Choice, it seems, is more a concept than a reality, in the absence of more competition.
In the U.S., satellite TV provides low-cost competition to cable. Not in Canada, where there is greater concentration of ownership across platforms. TV service providers Bell Canada and Shaw own Canada's two satellite TV providers, and have little incentive to compete with themselves. Many of the same TV providers also control broadband rates, providing a financial hedge when viewers abandon cable for streaming services such as Netflix.
It's not the only factor that limits competition. Most Canadian TV providers also sell mobile phone services. That means they can dissuade customers from switching cable providers with so-called "bundle" savings.
CRTC's pick-and-pay rule may have also unintended consequences, resulting in less choice for consumers at the end of the day.
"While the effort aims to give consumers more choice at the expense of the television distributors, we think the costs will actually be borne by the television broadcasters and the specialty television providers, and may result in fewer choices for the consumer," Moody's Investors Service argued in a report this week on Canada's broadband market. "The television content companies rather than the distributors will pay the price for consumer choice."
That's because cable companies will renegotiate contracts with their content providers, based on what offerings viewers ultimately choose. For example, if fewer people want Country Music Television, cable and satellite companies may bargain down the price – or drop it altogether.
Choice comes in many forms. A much larger challenge for both the industry and regulators is the rapid growth of Internet streaming, which is drawing viewers and advertisers away from traditional TV providers.
The TV choice that Mr. Blais so passionately wants for Canadians is coming naturally, through technological change. So why try to impose choice, fix prices and micromanage competition?
There are better ways to get to the same place. The most obvious is for the federal government to drop all remaining foreign ownership restrictions on telecom companies and broadcasters.

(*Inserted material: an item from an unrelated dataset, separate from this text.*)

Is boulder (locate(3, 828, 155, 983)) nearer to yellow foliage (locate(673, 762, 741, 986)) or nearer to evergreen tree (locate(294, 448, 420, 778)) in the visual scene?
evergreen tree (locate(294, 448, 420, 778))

This would create a more attractive investment climate and lower barriers to entry for foreign telecom providers.
That would leave the CRTC with the thorny problem of promoting Canadian content, even as viewers migrate to platforms over which regulators exert little or no control.
Mr. Blais isn't a fan of mandated Canadian programming quotas, which he has dismissed as "wholly anachronistic in an age of abundance and in a world of choice." CRTC quotas nonetheless remain in effect during prime-time for Canadian broadcasters.
He may soon reach the conclusion that mandated pricing is equally ineffective.